> [WHAT IS REQUIRED]: Please rewrite the material below as a numbered list, omitting any blank lines.

··········

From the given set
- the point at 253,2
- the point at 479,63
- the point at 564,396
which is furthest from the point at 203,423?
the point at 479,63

··········

> [SOLUTION TO THE EXERCISE]:
1. From the given set
2. - the point at 253,2
3. - the point at 479,63
4. - the point at 564,396
5. which is furthest from the point at 203,423?
6. the point at 479,63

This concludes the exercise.